▸ **任务**:
列出下方条目中所有含有字符串“railing”的行，各行内容保持原文不变。

空间问题记录:
• • • • •

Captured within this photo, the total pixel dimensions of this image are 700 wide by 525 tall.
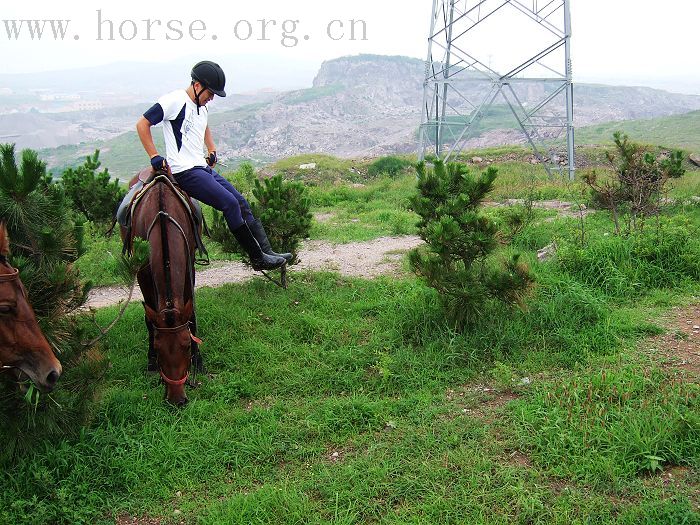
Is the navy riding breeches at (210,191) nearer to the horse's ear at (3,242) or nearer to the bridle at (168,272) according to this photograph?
the bridle at (168,272)

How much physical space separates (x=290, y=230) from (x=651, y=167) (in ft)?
18.2

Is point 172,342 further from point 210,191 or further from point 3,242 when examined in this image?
point 210,191

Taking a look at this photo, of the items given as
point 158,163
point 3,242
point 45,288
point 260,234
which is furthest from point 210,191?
point 3,242

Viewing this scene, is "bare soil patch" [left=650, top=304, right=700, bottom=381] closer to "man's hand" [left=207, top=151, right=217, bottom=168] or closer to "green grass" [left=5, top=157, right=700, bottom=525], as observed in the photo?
"green grass" [left=5, top=157, right=700, bottom=525]

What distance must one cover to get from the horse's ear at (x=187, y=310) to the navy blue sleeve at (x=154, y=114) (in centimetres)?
164

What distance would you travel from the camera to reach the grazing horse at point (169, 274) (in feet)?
11.9

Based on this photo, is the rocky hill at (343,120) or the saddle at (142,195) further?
the rocky hill at (343,120)

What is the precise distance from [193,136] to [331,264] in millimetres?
3380

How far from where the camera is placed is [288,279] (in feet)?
22.7

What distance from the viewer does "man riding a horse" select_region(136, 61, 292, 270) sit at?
4.58 m

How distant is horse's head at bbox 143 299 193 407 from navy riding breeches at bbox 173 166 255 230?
143 cm

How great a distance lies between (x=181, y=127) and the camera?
15.5 ft

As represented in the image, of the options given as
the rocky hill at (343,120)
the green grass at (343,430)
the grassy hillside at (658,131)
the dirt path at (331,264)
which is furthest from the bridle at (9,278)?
the rocky hill at (343,120)

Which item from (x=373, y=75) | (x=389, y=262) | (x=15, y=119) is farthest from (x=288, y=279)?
(x=373, y=75)
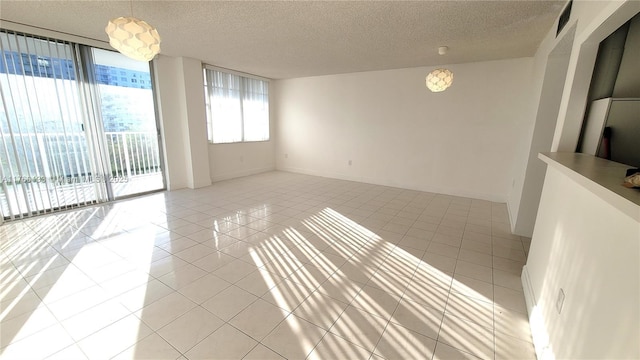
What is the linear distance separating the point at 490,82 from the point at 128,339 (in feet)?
18.4

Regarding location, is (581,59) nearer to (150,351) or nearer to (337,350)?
(337,350)

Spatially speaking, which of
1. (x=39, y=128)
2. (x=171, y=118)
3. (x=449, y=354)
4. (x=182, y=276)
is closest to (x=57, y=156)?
(x=39, y=128)

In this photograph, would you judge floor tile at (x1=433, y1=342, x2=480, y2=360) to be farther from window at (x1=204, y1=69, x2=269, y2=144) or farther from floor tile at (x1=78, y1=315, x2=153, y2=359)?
window at (x1=204, y1=69, x2=269, y2=144)

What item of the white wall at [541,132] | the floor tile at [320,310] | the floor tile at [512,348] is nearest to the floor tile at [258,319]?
the floor tile at [320,310]

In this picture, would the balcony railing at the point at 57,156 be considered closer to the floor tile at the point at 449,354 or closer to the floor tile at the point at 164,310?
the floor tile at the point at 164,310

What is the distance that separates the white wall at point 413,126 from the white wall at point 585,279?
9.16 ft

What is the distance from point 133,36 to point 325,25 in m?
1.87

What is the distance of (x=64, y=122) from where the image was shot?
11.6 ft

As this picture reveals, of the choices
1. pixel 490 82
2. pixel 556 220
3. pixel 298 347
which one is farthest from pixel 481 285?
pixel 490 82

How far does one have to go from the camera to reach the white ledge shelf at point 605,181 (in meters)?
0.83

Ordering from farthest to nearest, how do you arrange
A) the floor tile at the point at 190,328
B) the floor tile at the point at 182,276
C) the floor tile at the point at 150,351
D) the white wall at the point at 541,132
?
the white wall at the point at 541,132, the floor tile at the point at 182,276, the floor tile at the point at 190,328, the floor tile at the point at 150,351

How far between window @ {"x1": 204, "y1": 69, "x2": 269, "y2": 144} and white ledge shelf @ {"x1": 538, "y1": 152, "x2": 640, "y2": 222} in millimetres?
5523

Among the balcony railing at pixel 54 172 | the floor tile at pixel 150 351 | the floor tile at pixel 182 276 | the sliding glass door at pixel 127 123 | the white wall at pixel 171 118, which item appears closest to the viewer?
the floor tile at pixel 150 351

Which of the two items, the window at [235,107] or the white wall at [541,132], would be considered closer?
the white wall at [541,132]
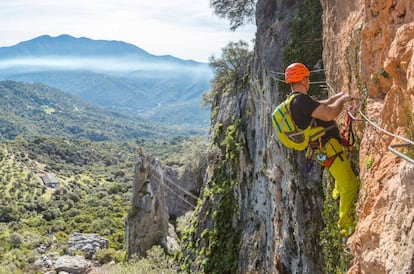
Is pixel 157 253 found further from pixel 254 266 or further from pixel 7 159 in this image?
pixel 7 159

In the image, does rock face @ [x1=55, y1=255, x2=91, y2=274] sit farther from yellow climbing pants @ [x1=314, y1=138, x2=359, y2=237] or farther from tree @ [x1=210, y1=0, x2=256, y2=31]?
yellow climbing pants @ [x1=314, y1=138, x2=359, y2=237]

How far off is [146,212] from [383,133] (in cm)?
2964

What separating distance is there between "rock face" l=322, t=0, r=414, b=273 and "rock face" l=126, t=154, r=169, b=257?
2827 centimetres

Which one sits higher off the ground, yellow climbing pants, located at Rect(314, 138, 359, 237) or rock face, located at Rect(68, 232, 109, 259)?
yellow climbing pants, located at Rect(314, 138, 359, 237)

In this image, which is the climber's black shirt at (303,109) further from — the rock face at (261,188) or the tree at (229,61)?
the tree at (229,61)

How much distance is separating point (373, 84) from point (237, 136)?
59.7ft

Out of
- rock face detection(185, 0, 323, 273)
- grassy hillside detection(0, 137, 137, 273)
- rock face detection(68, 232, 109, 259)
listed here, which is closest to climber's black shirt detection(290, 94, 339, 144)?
rock face detection(185, 0, 323, 273)

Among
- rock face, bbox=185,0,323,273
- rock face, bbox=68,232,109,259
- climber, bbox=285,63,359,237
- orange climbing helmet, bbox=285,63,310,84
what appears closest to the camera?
climber, bbox=285,63,359,237

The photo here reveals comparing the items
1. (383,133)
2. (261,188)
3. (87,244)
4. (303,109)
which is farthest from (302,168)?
(87,244)

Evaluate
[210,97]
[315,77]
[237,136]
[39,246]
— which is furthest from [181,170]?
[315,77]

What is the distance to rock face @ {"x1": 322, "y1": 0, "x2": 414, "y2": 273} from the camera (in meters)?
4.27

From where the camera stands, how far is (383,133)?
17.5ft

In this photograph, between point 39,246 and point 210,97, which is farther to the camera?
point 39,246

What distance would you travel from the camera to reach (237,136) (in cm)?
2411
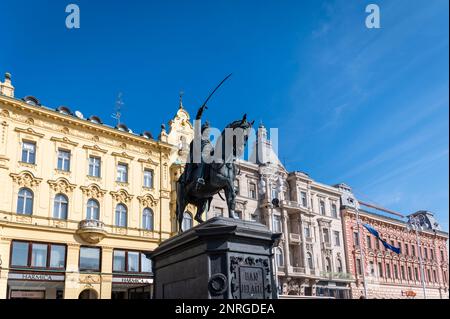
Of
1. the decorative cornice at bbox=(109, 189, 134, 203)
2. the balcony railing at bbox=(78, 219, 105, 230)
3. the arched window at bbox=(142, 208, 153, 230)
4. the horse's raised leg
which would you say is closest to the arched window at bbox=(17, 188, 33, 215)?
the balcony railing at bbox=(78, 219, 105, 230)

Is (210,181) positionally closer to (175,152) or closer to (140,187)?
(140,187)

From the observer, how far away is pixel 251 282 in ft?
33.2

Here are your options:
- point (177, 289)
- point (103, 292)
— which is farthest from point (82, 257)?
point (177, 289)

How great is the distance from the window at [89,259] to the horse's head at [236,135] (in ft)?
76.9

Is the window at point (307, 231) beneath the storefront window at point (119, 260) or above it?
above

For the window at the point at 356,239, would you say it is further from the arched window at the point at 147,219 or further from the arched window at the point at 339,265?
the arched window at the point at 147,219

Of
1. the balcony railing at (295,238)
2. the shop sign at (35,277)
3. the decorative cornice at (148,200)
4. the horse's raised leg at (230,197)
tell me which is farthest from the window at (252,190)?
the horse's raised leg at (230,197)

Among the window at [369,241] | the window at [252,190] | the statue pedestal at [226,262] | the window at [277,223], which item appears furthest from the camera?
the window at [369,241]

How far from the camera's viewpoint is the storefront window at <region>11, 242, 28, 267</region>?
95.3 ft

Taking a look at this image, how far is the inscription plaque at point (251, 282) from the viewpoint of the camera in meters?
9.97

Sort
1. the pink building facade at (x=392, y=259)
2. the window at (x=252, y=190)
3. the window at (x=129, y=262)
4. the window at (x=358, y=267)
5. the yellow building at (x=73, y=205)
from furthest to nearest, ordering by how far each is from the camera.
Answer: the pink building facade at (x=392, y=259), the window at (x=358, y=267), the window at (x=252, y=190), the window at (x=129, y=262), the yellow building at (x=73, y=205)

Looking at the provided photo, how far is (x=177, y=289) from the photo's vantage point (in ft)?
36.5
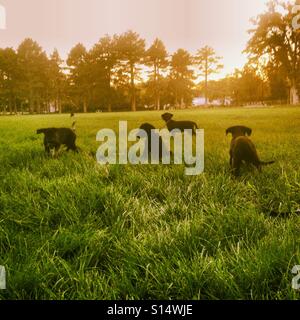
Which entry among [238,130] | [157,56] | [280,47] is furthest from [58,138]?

• • • • •

▸ **结果**:
In this picture, would the balcony railing at the point at 57,156 be considered closer to the floor tile at the point at 449,354 or closer to the floor tile at the point at 164,310?
Among the balcony railing at pixel 54 172 | the floor tile at pixel 150 351 | the floor tile at pixel 182 276 | the sliding glass door at pixel 127 123 | the white wall at pixel 171 118, which item appears closest to the viewer?
2. the balcony railing at bbox=(78, 219, 105, 230)
the balcony railing at bbox=(78, 219, 105, 230)
1. the balcony railing at (295,238)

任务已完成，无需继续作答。